Carlos Bolsonaro, segundo o leio, é produto do amor abnegado pelo pai, sujeito moldado pela provação a que se submeteu por fidelidade incondicional. É o filho eterno; talvez a criança eterna. O soldado eterno — certamente. Uma existência esvaziada de interesses individuais, dirigida pela conveniência do criador e acomodada a serviço deste. Carlos não teria uma missão. Seria uma, tal a forma como parece haver incorporado a condição de filho do mito. O filho que foi sacrificado, mas que é cultivado — e que afinal se compreende — como alguém que se sacrificou. É como o arranjo amoroso se sustentaria, e não sem tensão. Da parte do fruto, com mais e mais entrega — e a propaganda constante do desprendimento. Da parte da árvore, com atenção especial e constantes manifestações de apreço e gratidão — consequência de um sentimento comum aos pais.

Sim. Jair Bolsonaro tem culpa — este, acredito, o evento fundador. Culpa que manifesta em preocupação publicamente exposta e em cuidados exclusivos com o filho; o que explicaria a reverência em carro aberto tanto quanto a referência carinhosa a Carlos feita pela primeira-dama em seu discurso.

Não é com prazer que se trata de assunto como este. Ocorre que filho de presidente é sempre problema; tanto mais quando três deles têm mandatos eletivos, dois dos quais em Brasília, e declarada — explorada — ascendência política sobre o governo do pai. Já escrevi a respeito. Escreverei muito ainda. Escrevo também porque me parece evidente que, no futuro, a mais precisa crônica sobre esses tempos de bolsonarismo no poder estará na análise da interação entre Flávio, Carlos e Eduardo, e da forma como se relacionarão com o presidente genitor.

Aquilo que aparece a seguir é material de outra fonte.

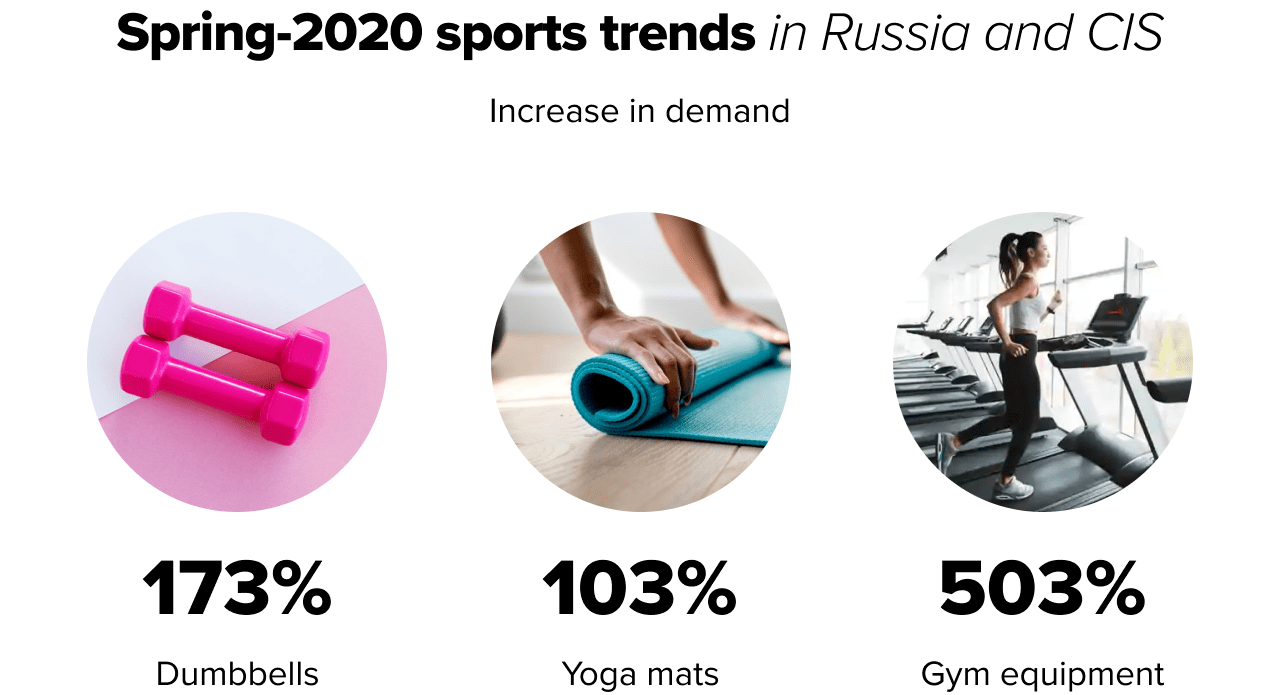 Spring-2020 sports trends in Russia and CIS

Increase in demand

173%

Dumbbells

103%

Yoga mats

503%

Gym equipment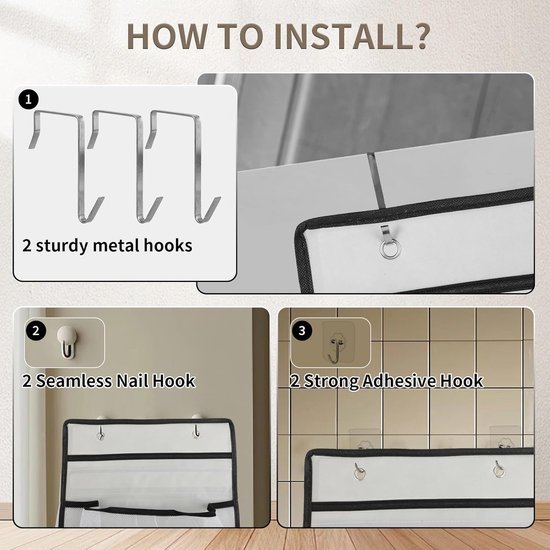 HOW TO INSTALL?

1

2 sturdy metal hooks

2

2 Seamless Nail Hook

3

2 Strong Adhesive Hook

Hoje, Carlos e Eduardo — este, cujo projeto próprio é uma obviedade — encabeçam um grupo político, facção cuja fortaleza tem fundação na capacidade de mobilização em rede e no modo como cooptaram influenciadores digitais. Montaram um bunker no Ministério das Relações Exteriores; mas não somente. Para além, claro, do apoio ao governo, trabalham para que o deputado federal por São Paulo, o mais votado da história, seja, entre os irmãos, o primeiro, o sucessor político do pai, desbancando aquele naturalmente destinado à primazia, o senador eleito e hoje isolado Flávio.

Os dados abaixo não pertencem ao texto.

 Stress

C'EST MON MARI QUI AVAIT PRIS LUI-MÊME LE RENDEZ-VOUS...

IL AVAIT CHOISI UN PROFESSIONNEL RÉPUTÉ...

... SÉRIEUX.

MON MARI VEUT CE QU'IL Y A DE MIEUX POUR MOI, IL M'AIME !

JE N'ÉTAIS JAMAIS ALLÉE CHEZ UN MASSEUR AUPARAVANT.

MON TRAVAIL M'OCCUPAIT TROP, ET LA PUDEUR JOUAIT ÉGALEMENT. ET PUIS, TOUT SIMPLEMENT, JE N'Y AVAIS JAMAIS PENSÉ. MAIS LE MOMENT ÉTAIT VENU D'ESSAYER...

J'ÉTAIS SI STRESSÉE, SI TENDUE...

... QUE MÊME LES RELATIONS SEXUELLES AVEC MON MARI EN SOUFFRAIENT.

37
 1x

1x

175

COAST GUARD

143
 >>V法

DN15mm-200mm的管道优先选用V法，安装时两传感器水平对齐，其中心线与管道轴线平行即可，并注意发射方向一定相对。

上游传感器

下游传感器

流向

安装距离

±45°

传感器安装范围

O recente episódio sobre a movimentação financeira do ex-assessor de Flávio Fabrício Queiroz é simbólico da cisão fraternal que jogou o primogênito ao mar. Sempre tão beligerantes em defesa da família, Carlos e Eduardo mal se manifestaram a respeito, senão para resguardar o pai e responsabilizar preventivamente o irmão caso algo de comprometedor viesse a ser descoberto — no que foram seguidos pelos divulgadores do pensamento bolsonarista nas redes sociais.

Em governos como em famílias, não raro se necessita mais de sangue que de lágrimas.